#### To do
In the data, from the line containing "What separation distance" up to and including the line containing "462 centimetres", change each "sofa cushion" to "couch cushion", leave everything else as it is, and return only those lines.

#### Records for the task
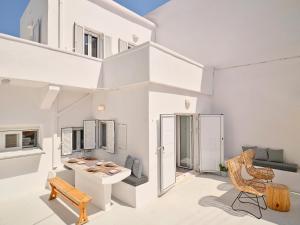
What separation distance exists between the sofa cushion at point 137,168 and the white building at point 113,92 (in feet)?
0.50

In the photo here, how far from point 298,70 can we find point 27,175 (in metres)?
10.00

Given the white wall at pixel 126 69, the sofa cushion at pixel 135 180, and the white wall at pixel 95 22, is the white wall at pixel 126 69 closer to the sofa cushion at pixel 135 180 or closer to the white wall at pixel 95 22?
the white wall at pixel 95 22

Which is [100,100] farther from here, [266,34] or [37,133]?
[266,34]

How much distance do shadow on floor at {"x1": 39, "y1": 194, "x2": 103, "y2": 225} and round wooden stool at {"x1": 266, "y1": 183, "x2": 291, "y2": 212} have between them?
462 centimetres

--

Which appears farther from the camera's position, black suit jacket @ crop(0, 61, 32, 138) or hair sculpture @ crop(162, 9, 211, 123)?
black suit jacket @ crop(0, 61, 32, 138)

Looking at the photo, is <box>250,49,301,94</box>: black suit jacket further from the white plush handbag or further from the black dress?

--

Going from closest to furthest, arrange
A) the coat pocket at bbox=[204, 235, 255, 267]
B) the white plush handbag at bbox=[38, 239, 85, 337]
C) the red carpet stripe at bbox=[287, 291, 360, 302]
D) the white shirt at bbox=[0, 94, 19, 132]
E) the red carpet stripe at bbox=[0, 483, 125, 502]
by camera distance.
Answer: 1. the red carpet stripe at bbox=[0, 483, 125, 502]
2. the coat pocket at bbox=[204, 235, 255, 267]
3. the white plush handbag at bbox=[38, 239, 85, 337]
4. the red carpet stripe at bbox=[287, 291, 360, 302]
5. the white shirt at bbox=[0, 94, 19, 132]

#### Answer for the task
What separation distance exists between the couch cushion at point 137,168 and the white building at point 113,92 (in feet)?
0.50

In the photo here, how far from point 298,70 can we find point 27,175 (in metres)?
10.00

Given the white wall at pixel 126 69, the couch cushion at pixel 135 180, and the white wall at pixel 95 22, is the white wall at pixel 126 69 closer to the couch cushion at pixel 135 180 or closer to the white wall at pixel 95 22?
the white wall at pixel 95 22

Which is [100,100] farther from here, [266,34] or [37,133]?
[266,34]

How much distance do shadow on floor at {"x1": 39, "y1": 194, "x2": 103, "y2": 225} and round wooden stool at {"x1": 266, "y1": 183, "x2": 291, "y2": 212} have between them?
462 centimetres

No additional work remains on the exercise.